▸ **EXTRACT PROVIDED**
==============================

USDA's all cotton forecast at 21.297 million bales was lowered a mere 2,000 bales according to the December Production Report. The most significant change was a 270,000-bale increase to Georgia's production, as minor reductions were made to states in the Southeast and Mid-South. There was a 58,000-bale increase of upland production, while Pima output was cut back by 60,000 bales. The majority of this reduction came out of California. USDA's cottonseed production was pegged at 7.479 million tons, scaled back by 3,000 tons.
COTTONSEED MARKET: Markets have settled down into a holiday mode with less trading taking place. More gins have finished up, or are indicating they will be winding down in the coming weeks or days. The net effect of this is taking offers out of the market and in the case of the Mid-South the market is firmer. The dairy demand side of the market is quiet, as most end users have nearby needs covered. Considering forward needs, end users are willing to wait before buying as they are still optimistic prices will edge lower.
Southeast markets have only modest changes compared to last month. The biggest change is a couple dollar strength in North Carolina. The market is dealing with improved availability, and the realization that there is more supply in Georgia than earlier anticipated. Typical ginning pressure has settled in and some are hinting at weaker prices in the region before year’s end. With the Holidays nearing, the lack of trucks may limit trading to the feed industry while crushers will have a great opportunity to fill their storage. Prices are expected to edge higher by next month.
In the Mid-South the market has thinned with fewer open nearby offers with more gins done for the year. Spot prices have climbed roughly $10/ton compared to a month ago. Forward offers were raised a couple dollars. The wider spread between the nearby and forward quotes may be over done, as end users are not interested buying forward positions. For the next several weeks, it appears that prices will remain strong making this a sellers’ market.
West Texas bids are a couple dollars lower, yet further downward movement appears to be limited. There is enough buying interest at the current price level, and only if the large-volume buyers exit the market, would prices be at risk to dip lower. The strong carry on the forward offers is expected to keep dairies buying hand-to-mouth. The demand side of the market is an unknown, and if it appears there is less interest usage in dairy rations, then forward prices will edge lower.

==============================

▸ **EXERCISE**
In the cotton market report above, reproduce word for word the passage that opens with the words containing "Southeast markets have" and closes with "by next month.".

▸ **DATA SECTION**
==============================

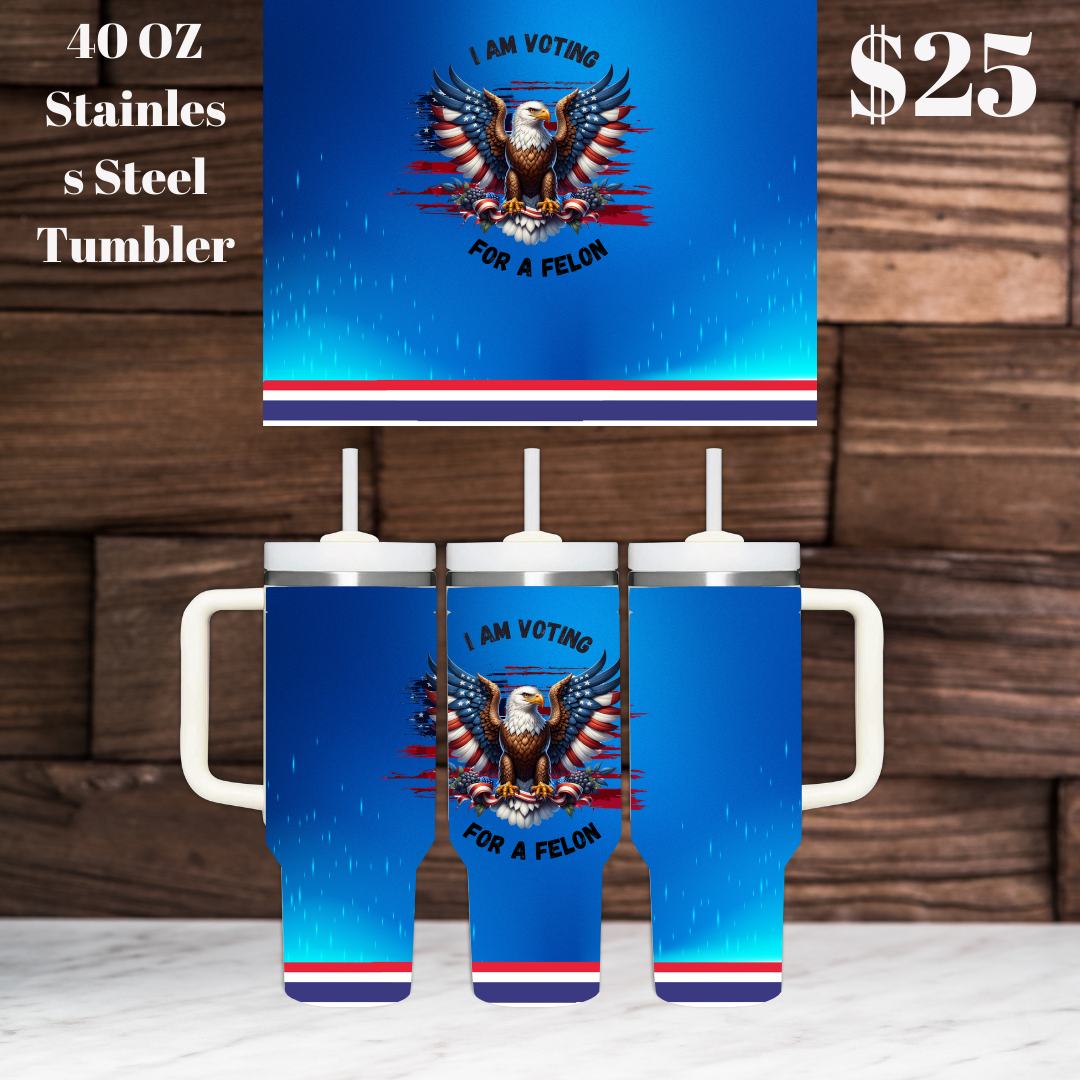 I Am Voting For A Felon 40OZ Stainless Steel Tumbler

==============================

▸ **PROBLEM SOLUTION**
Southeast markets have only modest changes compared to last month. The biggest change is a couple dollar strength in North Carolina. The market is dealing with improved availability, and the realization that there is more supply in Georgia than earlier anticipated. Typical ginning pressure has settled in and some are hinting at weaker prices in the region before year’s end. With the Holidays nearing, the lack of trucks may limit trading to the feed industry while crushers will have a great opportunity to fill their storage. Prices are expected to edge higher by next month.